→ **Text excerpt**
────────────────────────────────────────

Students with disabilities get hospital internships

High school seniors with intellectual and developmental disabilities in the Guilford County Schools are gaining work experience at High Point Regional Health System as part of the National Project SEARCH program.

In addition to the hospital and school system, partners in the collaborative community partnership include the TEACCH at UNC-Greensboro and The Guilford Center, which is providing start-up funds for the first year.

Lincoln Financial also awarded a $20,000 grant to assist with program costs the first year.

Project SEARCH is an unpaid internship program for students with disabilities that focuses on building employability skills through internships in local businesses to obtain competitive community-based employment.

The High Point Regional effort is the first Autism-specific program in North Carolina.

Four students selected for the first year will take part in three 10-week internship rotations within various departments at High Point Regional through June 28, 2013.

Students are instructed by a Guilford County Schools instructors, with job coaches providing onsite training through the TEACCH Center at UNC-Greensboro.

The TEACCH Center serves individuals with Autism Spectrum Disorders in the Piedmont region. Services include diagnostic evaluations, treatment planning and implementation, education, consultation, supported employment assistance, training opportunities and research.

────────────────────────────────────────

→ **Dataset extract**
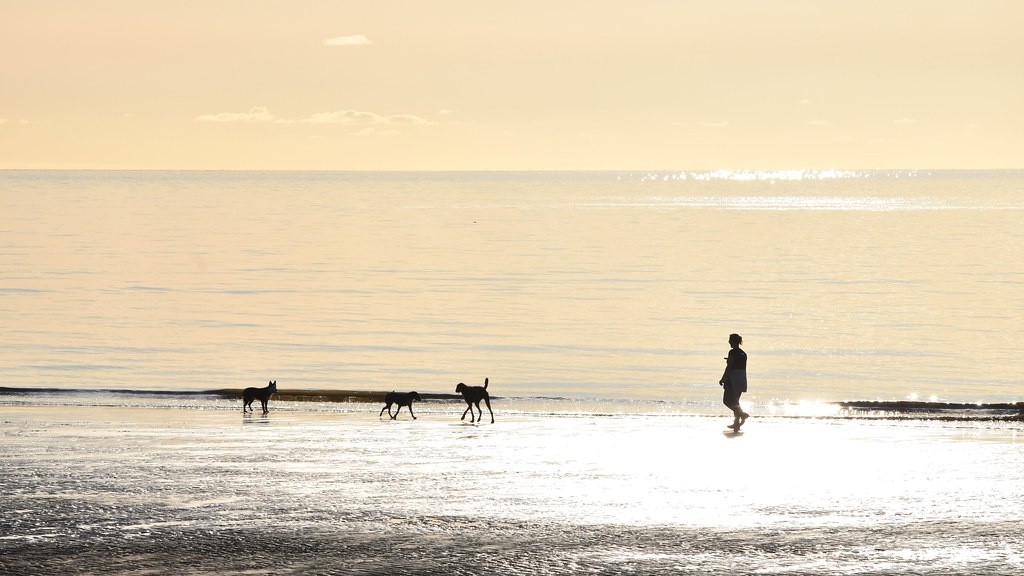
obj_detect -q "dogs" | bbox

────────────────────────────────────────

→ **Assignment**
Can you return the entire article about hospital internships for students with disabilities, word for word and unchanged?

→ **Written response**
Students with disabilities get hospital internships

High school seniors with intellectual and developmental disabilities in the Guilford County Schools are gaining work experience at High Point Regional Health System as part of the National Project SEARCH program.

In addition to the hospital and school system, partners in the collaborative community partnership include the TEACCH at UNC-Greensboro and The Guilford Center, which is providing start-up funds for the first year.

Lincoln Financial also awarded a $20,000 grant to assist with program costs the first year.

Project SEARCH is an unpaid internship program for students with disabilities that focuses on building employability skills through internships in local businesses to obtain competitive community-based employment.

The High Point Regional effort is the first Autism-specific program in North Carolina.

Four students selected for the first year will take part in three 10-week internship rotations within various departments at High Point Regional through June 28, 2013.

Students are instructed by a Guilford County Schools instructors, with job coaches providing onsite training through the TEACCH Center at UNC-Greensboro.

The TEACCH Center serves individuals with Autism Spectrum Disorders in the Piedmont region. Services include diagnostic evaluations, treatment planning and implementation, education, consultation, supported employment assistance, training opportunities and research.